**Metinden Alıntı**

'''

Aristo ne talihli bir adammış! Ruhunu Hakk'a teslim ettikten sonra sadık bir öğrencisi Muallim-i Evvel'in kitaplarını sınıflandırmaya girişir. Fizik kitabından sonraya bu kitabı koyar. 'Fizikten sonra' anlamındaki 'metafizik'in serüveni budur. Bu kavram daha da talihli. Manevi bir anlam taşımaya başlayınca bir hürmet, bir hürmet! Sözlükler itiraz eder; itiraza itirazın sesi daha da gür ve yerinde. Öyle ki, fiziğin en ekstrem düşünürü bile kendisini bunun çekim alanından kurtaramıyor. “Tanrı zar atmaz” yargısı da neyin nesi diye sormaya bile gerek yok; adam ne dediğinin gayet farkında. Bunu anlamakta güçlük çekiyor olmamız izafiyetle değil, zafiyetle ilgili bir hadise. Metafizik, güçsüzlerin sığınağı ise, Albert Einstein'e 'zavallının teki' demek gerek; hâşâ, ne haddime!

'''

**Sağlanan Veriler**
'''

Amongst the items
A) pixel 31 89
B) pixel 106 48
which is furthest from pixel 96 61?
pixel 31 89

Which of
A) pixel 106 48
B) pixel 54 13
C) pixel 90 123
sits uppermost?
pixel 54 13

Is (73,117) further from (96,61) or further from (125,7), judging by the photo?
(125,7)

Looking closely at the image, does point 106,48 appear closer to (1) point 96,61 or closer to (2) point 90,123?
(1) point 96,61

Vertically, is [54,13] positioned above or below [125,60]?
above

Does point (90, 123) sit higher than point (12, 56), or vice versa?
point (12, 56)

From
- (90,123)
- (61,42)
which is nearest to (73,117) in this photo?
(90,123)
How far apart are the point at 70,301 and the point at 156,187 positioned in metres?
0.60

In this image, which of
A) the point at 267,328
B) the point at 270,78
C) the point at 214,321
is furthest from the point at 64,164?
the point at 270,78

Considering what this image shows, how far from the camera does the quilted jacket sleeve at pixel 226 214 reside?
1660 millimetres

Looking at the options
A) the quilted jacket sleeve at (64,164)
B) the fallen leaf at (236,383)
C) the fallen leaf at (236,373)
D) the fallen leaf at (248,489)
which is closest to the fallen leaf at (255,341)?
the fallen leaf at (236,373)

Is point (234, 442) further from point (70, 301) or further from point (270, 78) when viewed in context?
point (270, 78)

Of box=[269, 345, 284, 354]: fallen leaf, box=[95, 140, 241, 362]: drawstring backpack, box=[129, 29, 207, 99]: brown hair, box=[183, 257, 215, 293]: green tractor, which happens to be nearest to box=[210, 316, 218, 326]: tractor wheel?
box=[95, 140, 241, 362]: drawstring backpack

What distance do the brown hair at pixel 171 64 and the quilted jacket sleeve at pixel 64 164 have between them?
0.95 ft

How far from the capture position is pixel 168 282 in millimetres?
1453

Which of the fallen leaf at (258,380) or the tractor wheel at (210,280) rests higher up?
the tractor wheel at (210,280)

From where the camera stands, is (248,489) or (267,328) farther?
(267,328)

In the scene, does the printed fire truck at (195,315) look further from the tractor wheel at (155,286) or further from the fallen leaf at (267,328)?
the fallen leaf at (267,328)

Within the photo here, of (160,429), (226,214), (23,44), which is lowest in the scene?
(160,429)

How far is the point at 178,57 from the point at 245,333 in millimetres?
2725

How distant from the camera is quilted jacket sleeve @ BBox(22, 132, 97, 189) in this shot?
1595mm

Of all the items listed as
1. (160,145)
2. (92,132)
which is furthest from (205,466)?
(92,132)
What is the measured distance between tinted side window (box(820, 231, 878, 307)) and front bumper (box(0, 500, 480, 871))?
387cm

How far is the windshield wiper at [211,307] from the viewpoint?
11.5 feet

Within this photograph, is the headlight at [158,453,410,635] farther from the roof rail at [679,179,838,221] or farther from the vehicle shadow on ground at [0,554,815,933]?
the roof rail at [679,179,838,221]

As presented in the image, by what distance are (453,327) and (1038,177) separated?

'''

Metafizik üzerine yazılmış metinde "Aristo ne talihli" sözlerinden "hâşâ, ne haddime!" sözlerine kadar olan kısmı harfi harfine aktarın.

**Alıştırmanın Cevabı**
Aristo ne talihli bir adammış! Ruhunu Hakk'a teslim ettikten sonra sadık bir öğrencisi Muallim-i Evvel'in kitaplarını sınıflandırmaya girişir. Fizik kitabından sonraya bu kitabı koyar. 'Fizikten sonra' anlamındaki 'metafizik'in serüveni budur. Bu kavram daha da talihli. Manevi bir anlam taşımaya başlayınca bir hürmet, bir hürmet! Sözlükler itiraz eder; itiraza itirazın sesi daha da gür ve yerinde. Öyle ki, fiziğin en ekstrem düşünürü bile kendisini bunun çekim alanından kurtaramıyor. “Tanrı zar atmaz” yargısı da neyin nesi diye sormaya bile gerek yok; adam ne dediğinin gayet farkında. Bunu anlamakta güçlük çekiyor olmamız izafiyetle değil, zafiyetle ilgili bir hadise. Metafizik, güçsüzlerin sığınağı ise, Albert Einstein'e 'zavallının teki' demek gerek; hâşâ, ne haddime!